Comparative evaluation of polymer coated versus antibody modified SPIONs for tumor detection using magnetic particle imaging

Abstract

Molecular imaging of cancer is a rapidly growing field given the enhanced specificity of disease detection it can achieve. As a radiation-free tomographic instrument, magnetic particle imaging (MPI) continues to demonstrate its effectiveness in molecular imaging. However, a long-standing issue within nanomedicine for tumor detection is the sparse uptake of superparamagnetic iron oxide nanoparticles (SPIONs) at the tumor site, thereby limiting its detection by MPI. To support achieving the full potential of MPI, SPION properties must be carefully modified for each application. The SPIONs size, magnetization, and surface coating impacts its biodistribution, tumor specificity and accumulation thereby influencing the generated MPI signal.
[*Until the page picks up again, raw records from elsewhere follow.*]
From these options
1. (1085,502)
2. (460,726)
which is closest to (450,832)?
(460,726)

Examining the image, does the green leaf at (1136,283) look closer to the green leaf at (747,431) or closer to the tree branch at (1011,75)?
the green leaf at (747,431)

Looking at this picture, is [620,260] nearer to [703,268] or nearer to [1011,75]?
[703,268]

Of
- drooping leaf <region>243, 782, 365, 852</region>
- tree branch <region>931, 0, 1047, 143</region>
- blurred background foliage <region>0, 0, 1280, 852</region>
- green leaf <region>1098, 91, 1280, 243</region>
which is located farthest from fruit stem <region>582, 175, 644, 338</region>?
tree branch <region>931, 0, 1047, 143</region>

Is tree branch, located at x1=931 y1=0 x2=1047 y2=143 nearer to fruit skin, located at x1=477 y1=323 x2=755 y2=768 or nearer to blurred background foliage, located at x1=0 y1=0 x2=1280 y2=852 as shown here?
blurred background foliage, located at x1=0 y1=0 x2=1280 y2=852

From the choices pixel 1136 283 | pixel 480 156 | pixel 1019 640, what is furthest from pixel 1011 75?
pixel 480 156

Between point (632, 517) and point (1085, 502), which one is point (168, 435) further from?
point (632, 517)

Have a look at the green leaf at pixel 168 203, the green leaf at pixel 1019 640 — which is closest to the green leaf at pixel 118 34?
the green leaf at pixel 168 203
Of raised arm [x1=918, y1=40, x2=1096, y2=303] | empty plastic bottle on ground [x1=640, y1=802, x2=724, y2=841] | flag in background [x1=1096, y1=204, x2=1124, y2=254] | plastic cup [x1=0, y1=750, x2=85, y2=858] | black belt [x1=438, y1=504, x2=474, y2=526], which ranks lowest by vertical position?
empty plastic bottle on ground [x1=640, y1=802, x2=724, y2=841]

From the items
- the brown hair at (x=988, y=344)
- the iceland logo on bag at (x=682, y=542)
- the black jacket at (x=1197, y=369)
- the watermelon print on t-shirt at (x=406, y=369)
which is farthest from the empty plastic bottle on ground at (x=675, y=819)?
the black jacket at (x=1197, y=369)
Here we compare commercially available PrecisionMRX SPIONs in three coatings: a carboxylic acid functionalized SPION, a methoxypolyethylene glycol functionalized SPION and a Trastuzumab conjugated SPION. Our results demonstrated the influence SPION modifications have on magnetic relaxation and therefore the MPI sensitivity of the tracer. Modification of SPIONs also impacted their blood circulation time, inherently the carboxylic acid SPION cleared almost immediately from circulation, while the methoxypolyethylene glycol SPION displayed exceptional immune evasion and remained in the blood pool for over 6 hours. In a xenograft ovarian cancer mouse model, we achieved significant tumor uptake of the SPION through intravenous delivery and accurately quantified the iron amount both in and ex vivo using MPI and ICP-MS. This study furthers our understanding of SPION behavior in MPI and continues the exploration for a safe and potent tumor imaging strategy, presenting a powerful, biocompatible SPION platform that holds immense potential for the future of MPI.